» **DATASET CONTENT**
Segment Open

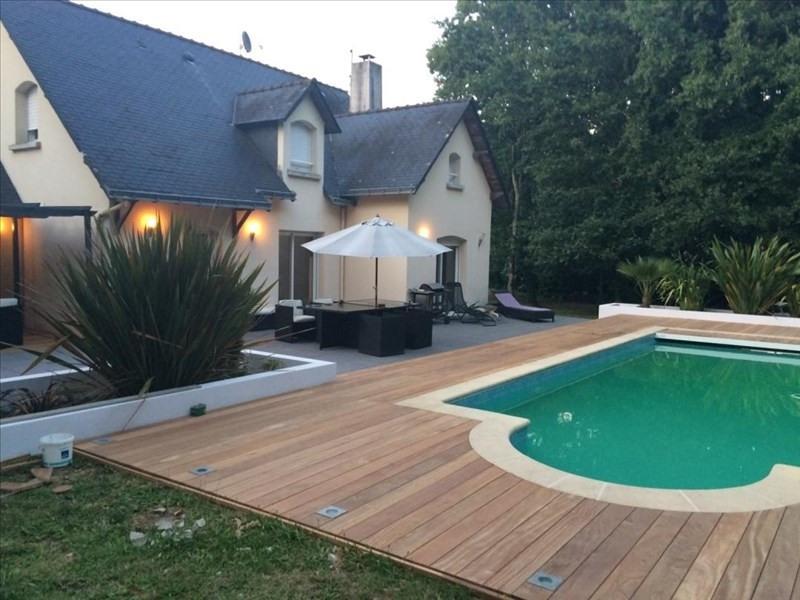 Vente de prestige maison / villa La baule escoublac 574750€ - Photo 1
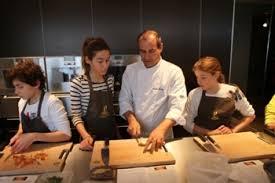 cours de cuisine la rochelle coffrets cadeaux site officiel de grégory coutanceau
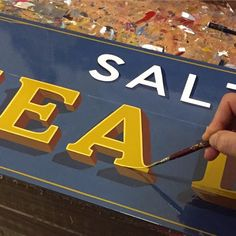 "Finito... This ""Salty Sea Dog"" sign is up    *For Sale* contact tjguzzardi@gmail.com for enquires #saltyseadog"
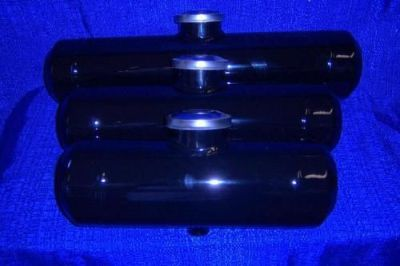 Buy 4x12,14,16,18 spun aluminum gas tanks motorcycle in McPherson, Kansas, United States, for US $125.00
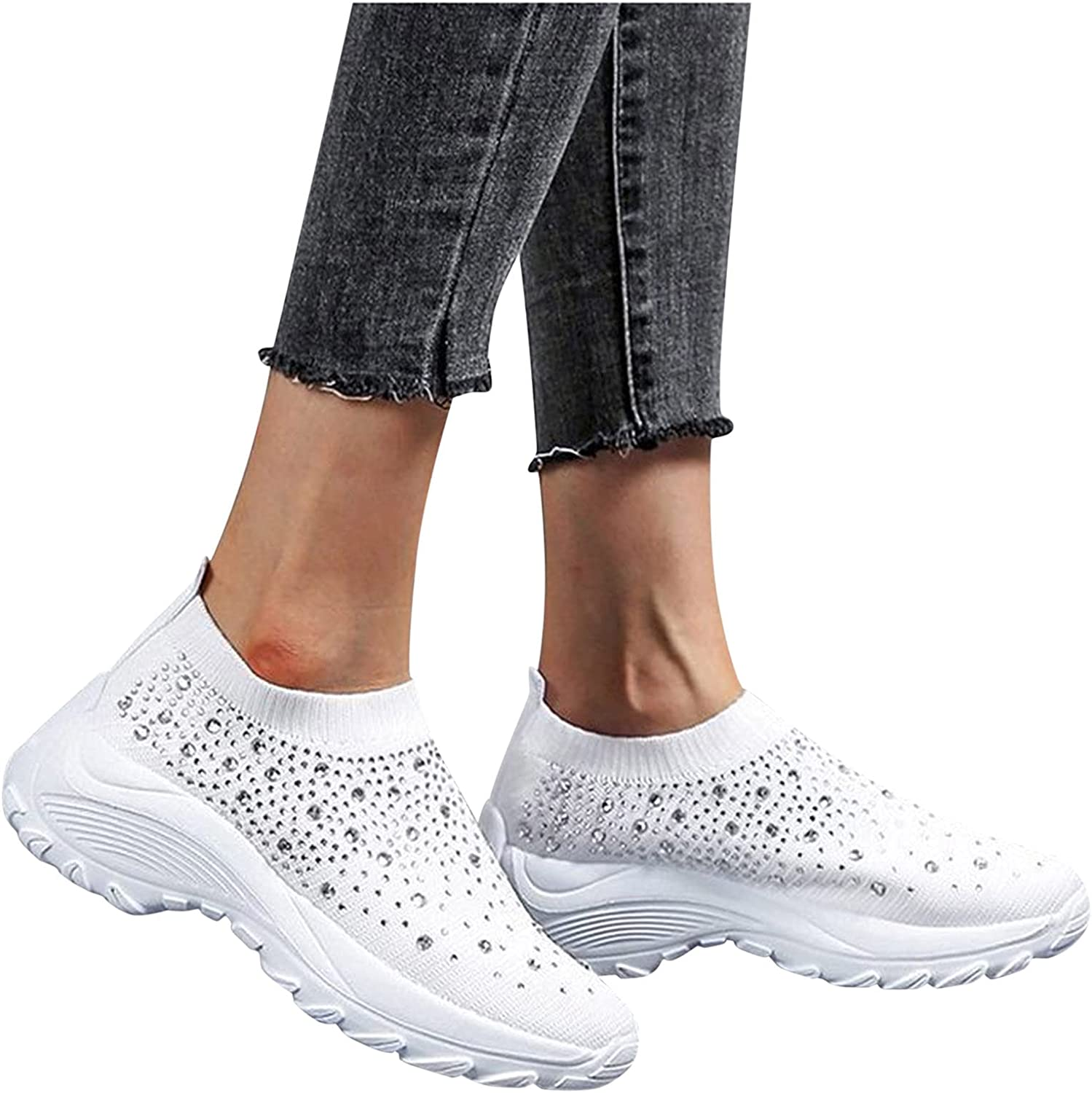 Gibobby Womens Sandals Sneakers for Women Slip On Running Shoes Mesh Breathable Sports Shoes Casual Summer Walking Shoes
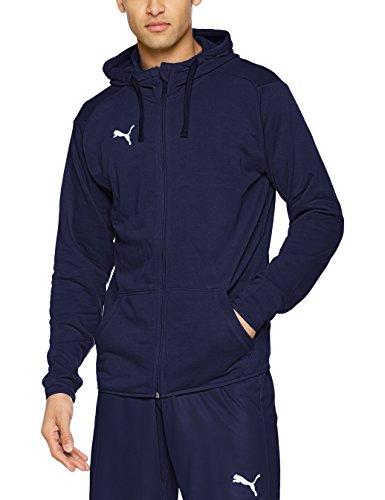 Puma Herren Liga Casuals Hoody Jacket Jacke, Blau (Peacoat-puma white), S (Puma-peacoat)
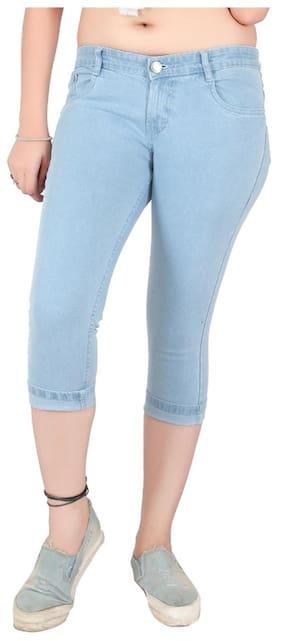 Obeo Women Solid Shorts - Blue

Segment Closed

» **TASK ITEM**
The lines to reproduce run from the line containing "Gibobby Womens Sandals" through the last line of the records above, both included. Copy them exactly and drop the pictures.

» **WRITTEN ANSWER**
 Gibobby Womens Sandals Sneakers for Women Slip On Running Shoes Mesh Breathable Sports Shoes Casual Summer Walking Shoes
 Puma Herren Liga Casuals Hoody Jacket Jacke, Blau (Peacoat-puma white), S (Puma-peacoat)
 Obeo Women Solid Shorts - Blue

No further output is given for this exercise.